Twenty years later the navel-gazing of the ’00s feels shallow—an obsession with the pert belly button of youth when what’s truly enticing about the navel is its universality and flexibility, how it ebbs and flows with our bodies. But even today we’re haunted by the Britney bod, of course. Kim Kardashian, who has a pierced navel, went public about the expensive ultrasound-and-laser treatments intended to “tighten” her belly button area after pregnancy. Beyoncé did not share much about her reportedly grueling workout regimen when she showed off her post-baby body on the cover of Shape in 2013—but she made sure to showcase her flat stomach, adorned with a jeweled piercing. Even Britney is haunted by her own taut belly. In the tumultuous years following her superstardom, whenever her stomach displayed a hint of softness, the tabloids couldn’t get enough of it. Now, she alleges, the conservatorship won’t allow her to have another baby. Britney is literally struggling to reclaim her belly.
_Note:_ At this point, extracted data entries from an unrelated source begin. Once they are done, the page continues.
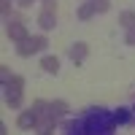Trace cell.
Wrapping results in <instances>:
<instances>
[{"label":"cell","mask_w":135,"mask_h":135,"mask_svg":"<svg viewBox=\"0 0 135 135\" xmlns=\"http://www.w3.org/2000/svg\"><path fill=\"white\" fill-rule=\"evenodd\" d=\"M114 127H116L114 111L86 108L78 119L68 124V135H114Z\"/></svg>","instance_id":"6da1fadb"},{"label":"cell","mask_w":135,"mask_h":135,"mask_svg":"<svg viewBox=\"0 0 135 135\" xmlns=\"http://www.w3.org/2000/svg\"><path fill=\"white\" fill-rule=\"evenodd\" d=\"M22 89H25V78H22V76H14L6 84V100H8L11 108H19L22 105Z\"/></svg>","instance_id":"7a4b0ae2"},{"label":"cell","mask_w":135,"mask_h":135,"mask_svg":"<svg viewBox=\"0 0 135 135\" xmlns=\"http://www.w3.org/2000/svg\"><path fill=\"white\" fill-rule=\"evenodd\" d=\"M43 46H46V38H43V35H35V38H32V35H27V38L16 46V51H19V57H30V54L41 51Z\"/></svg>","instance_id":"3957f363"},{"label":"cell","mask_w":135,"mask_h":135,"mask_svg":"<svg viewBox=\"0 0 135 135\" xmlns=\"http://www.w3.org/2000/svg\"><path fill=\"white\" fill-rule=\"evenodd\" d=\"M68 54H70V60L78 65V62H84V60H86V54H89V46H86L84 41H78V43H73V46H70V51H68Z\"/></svg>","instance_id":"277c9868"},{"label":"cell","mask_w":135,"mask_h":135,"mask_svg":"<svg viewBox=\"0 0 135 135\" xmlns=\"http://www.w3.org/2000/svg\"><path fill=\"white\" fill-rule=\"evenodd\" d=\"M8 38L16 41V43H22L27 38V27L22 25V22H11V25H8Z\"/></svg>","instance_id":"5b68a950"},{"label":"cell","mask_w":135,"mask_h":135,"mask_svg":"<svg viewBox=\"0 0 135 135\" xmlns=\"http://www.w3.org/2000/svg\"><path fill=\"white\" fill-rule=\"evenodd\" d=\"M16 124L22 127V130H30V127H35L38 124V116H35V111H22V114H19V119H16Z\"/></svg>","instance_id":"8992f818"},{"label":"cell","mask_w":135,"mask_h":135,"mask_svg":"<svg viewBox=\"0 0 135 135\" xmlns=\"http://www.w3.org/2000/svg\"><path fill=\"white\" fill-rule=\"evenodd\" d=\"M38 25H41V30H54V25H57V16H54V11H41Z\"/></svg>","instance_id":"52a82bcc"},{"label":"cell","mask_w":135,"mask_h":135,"mask_svg":"<svg viewBox=\"0 0 135 135\" xmlns=\"http://www.w3.org/2000/svg\"><path fill=\"white\" fill-rule=\"evenodd\" d=\"M49 114H51L54 119H57V116H65V114H68V103H65V100H51V103H49Z\"/></svg>","instance_id":"ba28073f"},{"label":"cell","mask_w":135,"mask_h":135,"mask_svg":"<svg viewBox=\"0 0 135 135\" xmlns=\"http://www.w3.org/2000/svg\"><path fill=\"white\" fill-rule=\"evenodd\" d=\"M41 68H43L46 73H57V70H60V60H57V57H43V60H41Z\"/></svg>","instance_id":"9c48e42d"},{"label":"cell","mask_w":135,"mask_h":135,"mask_svg":"<svg viewBox=\"0 0 135 135\" xmlns=\"http://www.w3.org/2000/svg\"><path fill=\"white\" fill-rule=\"evenodd\" d=\"M119 25L127 27V30H132V27H135V11H124V14L119 16Z\"/></svg>","instance_id":"30bf717a"},{"label":"cell","mask_w":135,"mask_h":135,"mask_svg":"<svg viewBox=\"0 0 135 135\" xmlns=\"http://www.w3.org/2000/svg\"><path fill=\"white\" fill-rule=\"evenodd\" d=\"M92 14H97V11H95V3H84L81 8H78V19H89V16H92Z\"/></svg>","instance_id":"8fae6325"},{"label":"cell","mask_w":135,"mask_h":135,"mask_svg":"<svg viewBox=\"0 0 135 135\" xmlns=\"http://www.w3.org/2000/svg\"><path fill=\"white\" fill-rule=\"evenodd\" d=\"M114 119H116V124H127V122H130V108H116Z\"/></svg>","instance_id":"7c38bea8"},{"label":"cell","mask_w":135,"mask_h":135,"mask_svg":"<svg viewBox=\"0 0 135 135\" xmlns=\"http://www.w3.org/2000/svg\"><path fill=\"white\" fill-rule=\"evenodd\" d=\"M92 3H95V11H97V14H105V11L111 8V0H92Z\"/></svg>","instance_id":"4fadbf2b"},{"label":"cell","mask_w":135,"mask_h":135,"mask_svg":"<svg viewBox=\"0 0 135 135\" xmlns=\"http://www.w3.org/2000/svg\"><path fill=\"white\" fill-rule=\"evenodd\" d=\"M0 78H3V84H8L11 78H14V76L8 73V68H6V65H0Z\"/></svg>","instance_id":"5bb4252c"},{"label":"cell","mask_w":135,"mask_h":135,"mask_svg":"<svg viewBox=\"0 0 135 135\" xmlns=\"http://www.w3.org/2000/svg\"><path fill=\"white\" fill-rule=\"evenodd\" d=\"M124 43H127V46H135V27H132V30H127V38H124Z\"/></svg>","instance_id":"9a60e30c"},{"label":"cell","mask_w":135,"mask_h":135,"mask_svg":"<svg viewBox=\"0 0 135 135\" xmlns=\"http://www.w3.org/2000/svg\"><path fill=\"white\" fill-rule=\"evenodd\" d=\"M43 11H57V3L54 0H43Z\"/></svg>","instance_id":"2e32d148"},{"label":"cell","mask_w":135,"mask_h":135,"mask_svg":"<svg viewBox=\"0 0 135 135\" xmlns=\"http://www.w3.org/2000/svg\"><path fill=\"white\" fill-rule=\"evenodd\" d=\"M0 11L8 14V11H11V0H0Z\"/></svg>","instance_id":"e0dca14e"},{"label":"cell","mask_w":135,"mask_h":135,"mask_svg":"<svg viewBox=\"0 0 135 135\" xmlns=\"http://www.w3.org/2000/svg\"><path fill=\"white\" fill-rule=\"evenodd\" d=\"M32 3H35V0H19V6H25V8H27V6H32Z\"/></svg>","instance_id":"ac0fdd59"}]
</instances>
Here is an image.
In the ’00s we claimed to be revealing our navels, but I think we were too afraid to really see them for the strange shape-shifters they are. But they, and we, are still here. My own navel stretched so much during my pregnancy that it awkwardly became an outie; now, even though it’s back to its original form, I can see all the way into it, where the edges of that wound sealed together. It’s only a plug of scar tissue from my mom, revealed to me as I became a mom. But it took a few decades to get to the bottom of it.